Well, she didn't pass survey. Back to the grind as the search continues...siiiiiiiigggggghhhhh...

Brin - 1973 Coronado 35' Center Cockpit
For my living and cruising pleasure.


----------



## Skyeterrier (Feb 11, 2016)

For our education can you tell us what the issue was with the keel on Catharsis? Were there signs of structural damage or instability that the surveyor found?


----------



## nowiscertain (Apr 7, 2016)

Skyeterrier said:


> For our education can you tell us what the issue was with the keel on Catharsis? Were there signs of structural damage or instability that the surveyor found?


I can only tell you that the surveyor thought that the plates needed replacing, lots of rust detrioration, and that there were some leaks.
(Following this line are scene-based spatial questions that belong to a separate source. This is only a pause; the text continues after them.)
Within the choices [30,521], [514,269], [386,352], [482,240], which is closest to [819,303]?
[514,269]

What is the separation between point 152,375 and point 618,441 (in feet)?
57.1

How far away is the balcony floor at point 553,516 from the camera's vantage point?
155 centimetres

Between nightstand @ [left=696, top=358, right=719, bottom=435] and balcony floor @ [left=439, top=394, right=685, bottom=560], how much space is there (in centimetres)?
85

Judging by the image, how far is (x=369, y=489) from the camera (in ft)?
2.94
Also that the bolts might need replacing. He pointed out that one of the nuts was almost completely corroded in one area. Also, there was extensive demetaling on the outside of the keel, as well as of the prop. Whenthe yard got in there they felt that they would need to drop the jeel and filly replace the bolts in order to seal up the leaks. There was a good deal of water in the dry bilge about the keel plates.
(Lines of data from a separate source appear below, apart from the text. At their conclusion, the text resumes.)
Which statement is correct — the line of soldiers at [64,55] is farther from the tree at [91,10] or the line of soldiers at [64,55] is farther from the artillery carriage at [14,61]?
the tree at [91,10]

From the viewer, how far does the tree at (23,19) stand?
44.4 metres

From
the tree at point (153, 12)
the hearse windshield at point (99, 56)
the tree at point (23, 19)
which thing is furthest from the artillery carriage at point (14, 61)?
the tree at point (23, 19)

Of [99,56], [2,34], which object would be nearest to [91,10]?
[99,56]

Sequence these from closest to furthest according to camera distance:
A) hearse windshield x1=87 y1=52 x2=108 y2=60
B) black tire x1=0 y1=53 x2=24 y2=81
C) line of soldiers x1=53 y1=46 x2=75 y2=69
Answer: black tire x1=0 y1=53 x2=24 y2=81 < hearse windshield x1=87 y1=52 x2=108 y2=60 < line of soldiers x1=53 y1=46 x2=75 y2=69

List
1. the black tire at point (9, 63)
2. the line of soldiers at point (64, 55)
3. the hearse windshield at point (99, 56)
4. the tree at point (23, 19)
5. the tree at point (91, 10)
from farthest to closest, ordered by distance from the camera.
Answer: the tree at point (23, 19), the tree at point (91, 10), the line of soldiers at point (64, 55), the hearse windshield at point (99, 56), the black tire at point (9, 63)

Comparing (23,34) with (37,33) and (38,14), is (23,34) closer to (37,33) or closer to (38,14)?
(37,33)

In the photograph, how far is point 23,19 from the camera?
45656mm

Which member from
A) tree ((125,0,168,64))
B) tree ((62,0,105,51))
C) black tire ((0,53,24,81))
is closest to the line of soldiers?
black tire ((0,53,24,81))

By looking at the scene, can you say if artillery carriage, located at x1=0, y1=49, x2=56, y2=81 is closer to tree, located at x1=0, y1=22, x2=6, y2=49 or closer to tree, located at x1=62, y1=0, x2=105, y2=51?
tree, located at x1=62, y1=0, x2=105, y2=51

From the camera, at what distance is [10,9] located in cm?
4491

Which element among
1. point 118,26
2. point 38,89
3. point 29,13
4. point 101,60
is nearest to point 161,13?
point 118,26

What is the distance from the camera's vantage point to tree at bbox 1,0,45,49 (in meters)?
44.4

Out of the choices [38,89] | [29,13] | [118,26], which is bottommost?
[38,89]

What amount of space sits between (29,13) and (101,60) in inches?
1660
So short answer, yes. There were structural problems related to corrosion. I'm not sure what is meant by "stability." If you're asking if the keel wobbled back and forth, the answer is no. If you're referring to holding point under sail, I did not investigate that issue.
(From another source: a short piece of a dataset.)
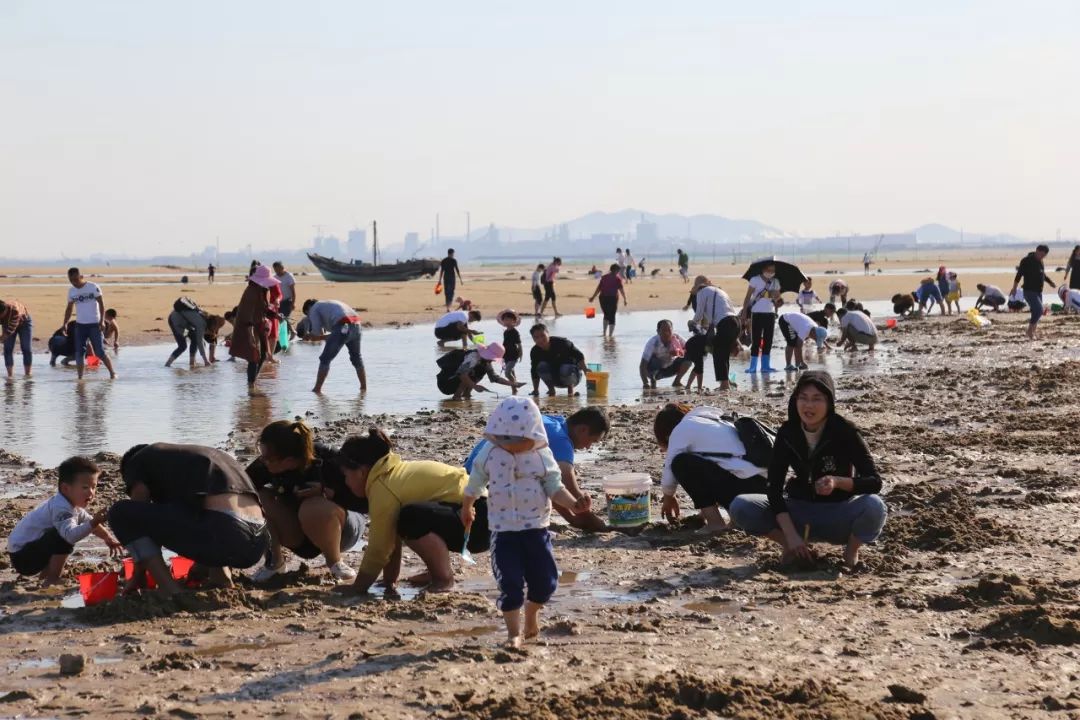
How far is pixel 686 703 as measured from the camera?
4.78 metres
The sad part is that I had formed a friendship with the owner, and here he is trying to foist this decrepid wreck on me. A tad hyperbolic, but the meaning is the same. He was all for saving me money by trying to convince me that a survey was unecessary. I go by an axom, however, when it comes to buying boats. One that has served me well. It goes a little something like this: "I'm more certain to get a survey on a boat than wear a condom when I'm f**king."

And I always suit up for that latter


----------